Wuppertal steht vor einer gigantischen Herausforderung. Vielleicht ist es die größte städtebauliche Aufgabe seit dem Bau der Schwebebahn, klammert man einmal die kriegsbedingten Wiederaufbauten aus. Wuppertal hat den Zuschlag für die Bundesgartenschau (BUGA) 2031 erhalten. Alle Befürworter sehen die einmalige große Chance für eine nachhaltige Stadtentwicklung.

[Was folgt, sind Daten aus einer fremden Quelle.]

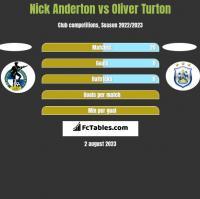 Nick Anderton vs Oliver Turton h2h player stats
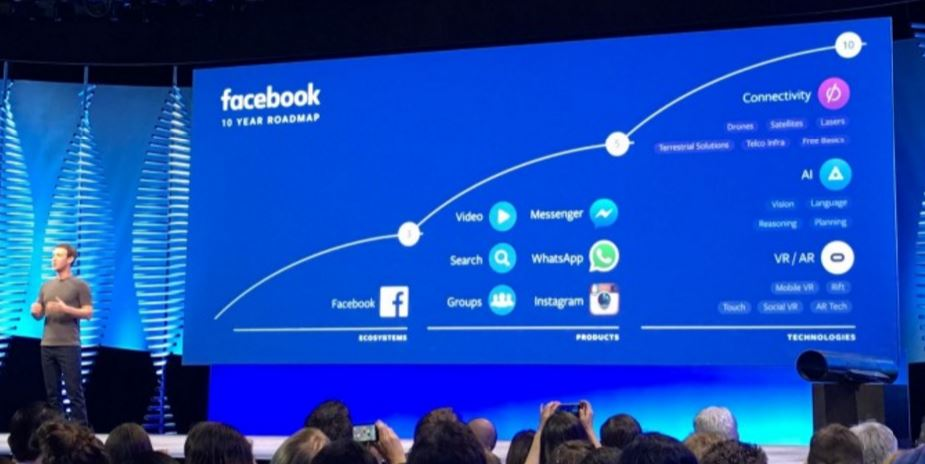 facebook roadmap3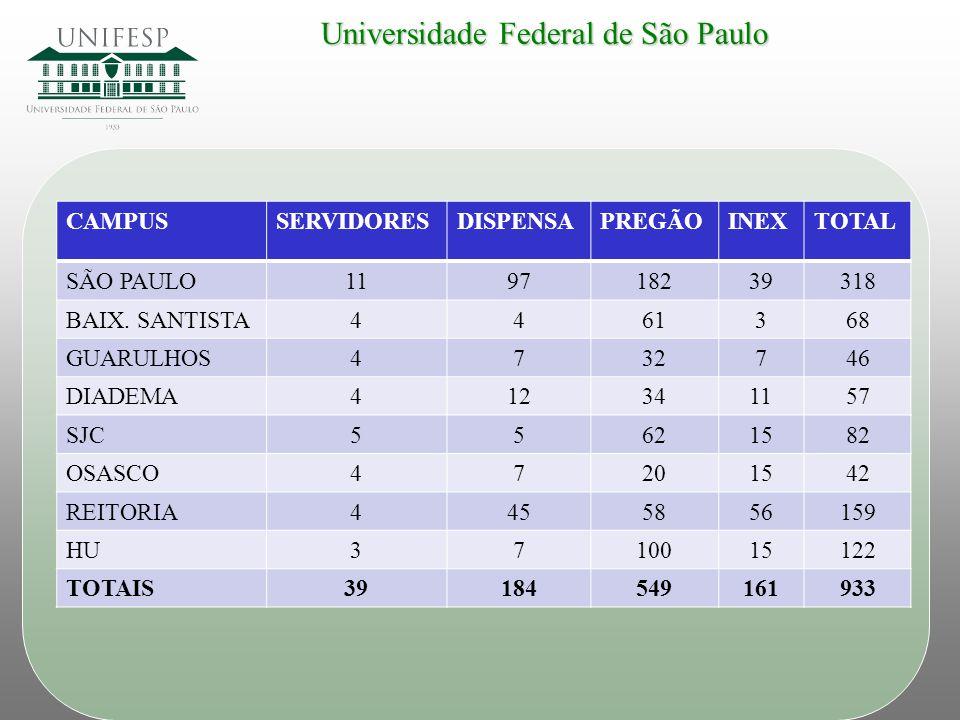 Universidade Federal de São Paulo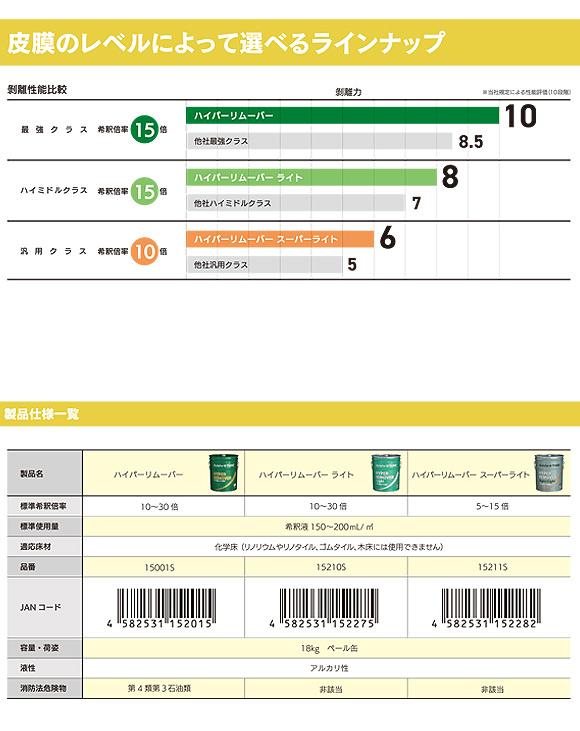 スイショウ&ユーホー ハイパーリムーバー スーパーライト 18L  - ノンリンス・汎用クラス・濃縮剥離剤 01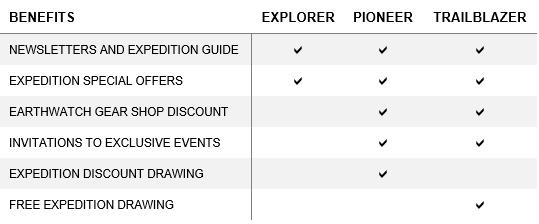 Member-chart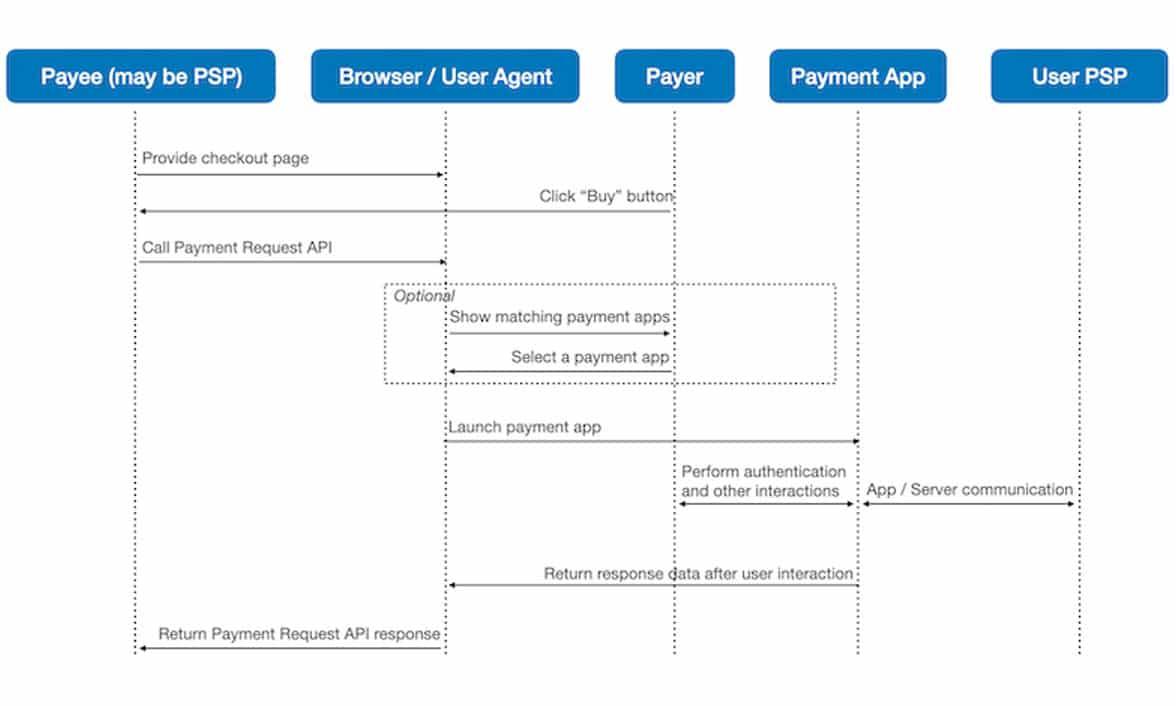 W3C payment request api flow diagram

Oberbürgermeister Uwe Schneidewind, Holger Bramsiepe (Förderverein) und
Pascal Biesenbach (Kampagne) feiern das Ergebnis gegen den Bürgerentscheid und
für die BUGA 2031 – © Vok Dams iNotes

Sie argumentieren: Eine BUGA wird die Stadt danach attraktiver machen und einem neuen Zeitgeist Rechnung tragen. Die „Machbarkeitsstudie“ geht von 160 Mio. € für Planungs- und Baukosten aus. 70 Mio. € sollen im ungünstigsten Falle (Worst-Case) von der Stadt kommen, der Rest aus Bundes- und Landes- sowie aus Drittmittel fließen. Man rechnet mit 1,8 Millionen bis 2,2 Mio. Besuchern (täglich zwischen 10.000 und 20. 000), die am Ende sogar noch für einen Überschuss sorgen würden. Das Grobkonzept steht, die Zeit drängt, doch es gibt auch noch Risiken und Stolperfallen.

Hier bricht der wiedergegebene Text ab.